# Start of Entries

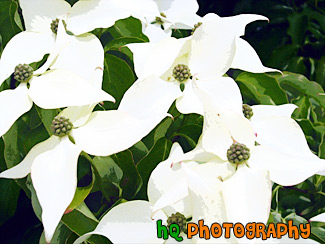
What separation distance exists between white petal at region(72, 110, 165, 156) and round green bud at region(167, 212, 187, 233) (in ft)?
0.19

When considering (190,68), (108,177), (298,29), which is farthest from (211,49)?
(298,29)

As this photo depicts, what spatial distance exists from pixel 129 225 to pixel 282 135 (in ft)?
0.44

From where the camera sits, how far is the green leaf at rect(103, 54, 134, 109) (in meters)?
0.43

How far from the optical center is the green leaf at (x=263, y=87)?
48 cm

# End of Entries

* What the task requires *
Make an exact reproduction of the listing above, without any pictures.

* Result for this task *
What separation distance exists between white petal at region(72, 110, 165, 156) and round green bud at region(167, 212, 187, 233) (in ft)?
0.19

When considering (190,68), (108,177), (298,29), which is farthest from (211,49)?
(298,29)

As this photo depicts, what spatial distance exists from pixel 129 225 to pixel 282 135 (in ft)?
0.44

From where the camera sits, how far is the green leaf at rect(103, 54, 134, 109) (in meters)?
0.43

How far from the optical center is the green leaf at (x=263, y=87)?
48 cm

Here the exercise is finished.